_THE RECORDS_

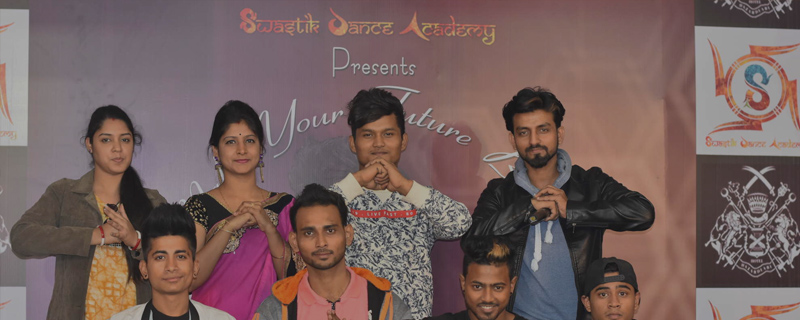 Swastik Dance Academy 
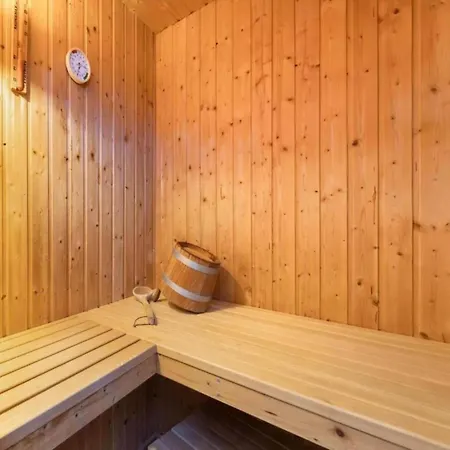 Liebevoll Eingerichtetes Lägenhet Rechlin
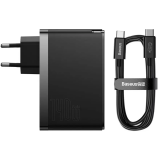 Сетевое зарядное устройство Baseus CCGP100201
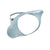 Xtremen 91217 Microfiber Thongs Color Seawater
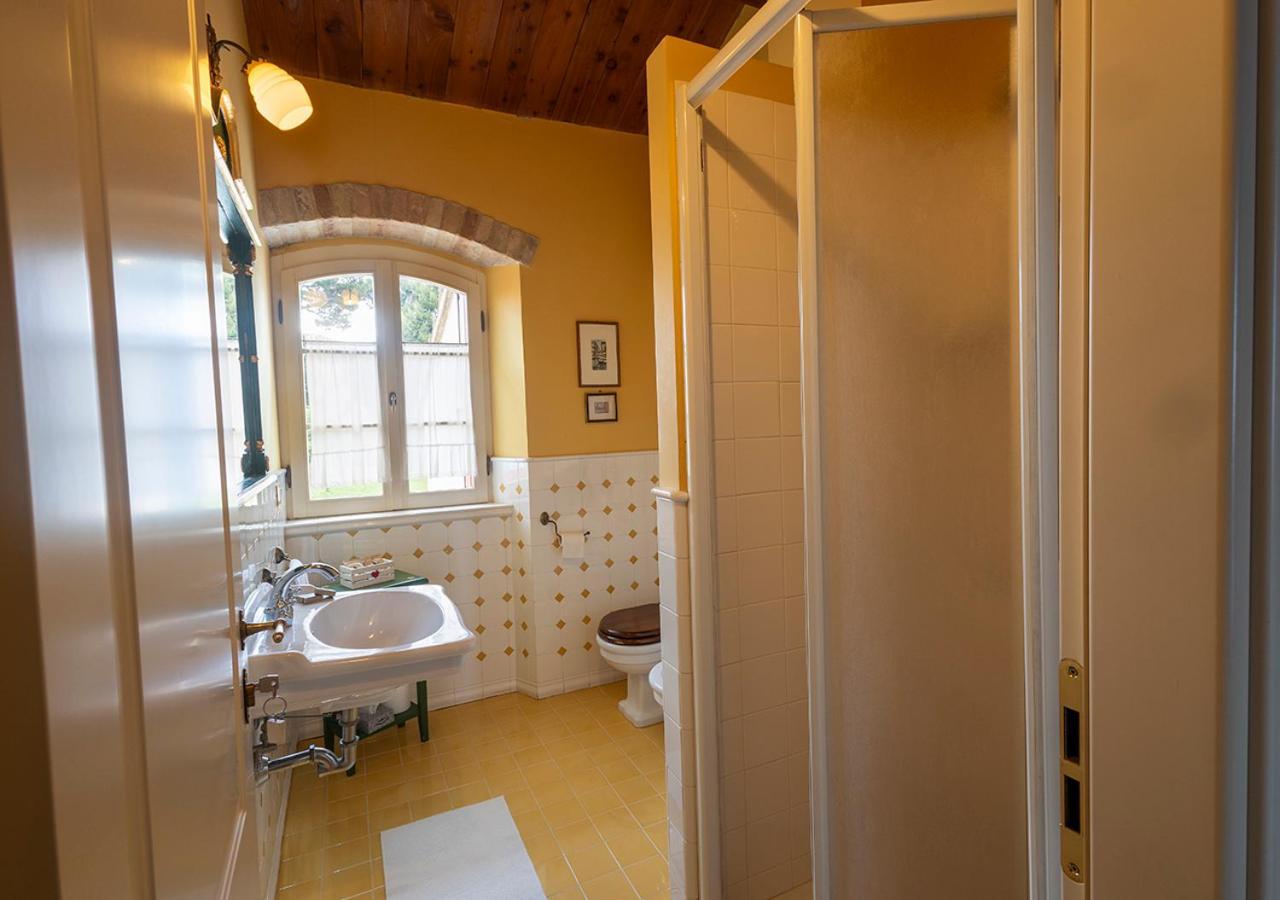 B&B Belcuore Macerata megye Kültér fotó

_WORK INSTRUCTION_
Rewrite the material above with "Microfiber" replaced by "Cotton" and everything else unchanged. Leave the pictures out.

_ANSWER BOX_
 Swastik Dance Academy 
 Liebevoll Eingerichtetes Lägenhet Rechlin
 Сетевое зарядное устройство Baseus CCGP100201
 Xtremen 91217 Cotton Thongs Color Seawater
 B&B Belcuore Macerata megye Kültér fotó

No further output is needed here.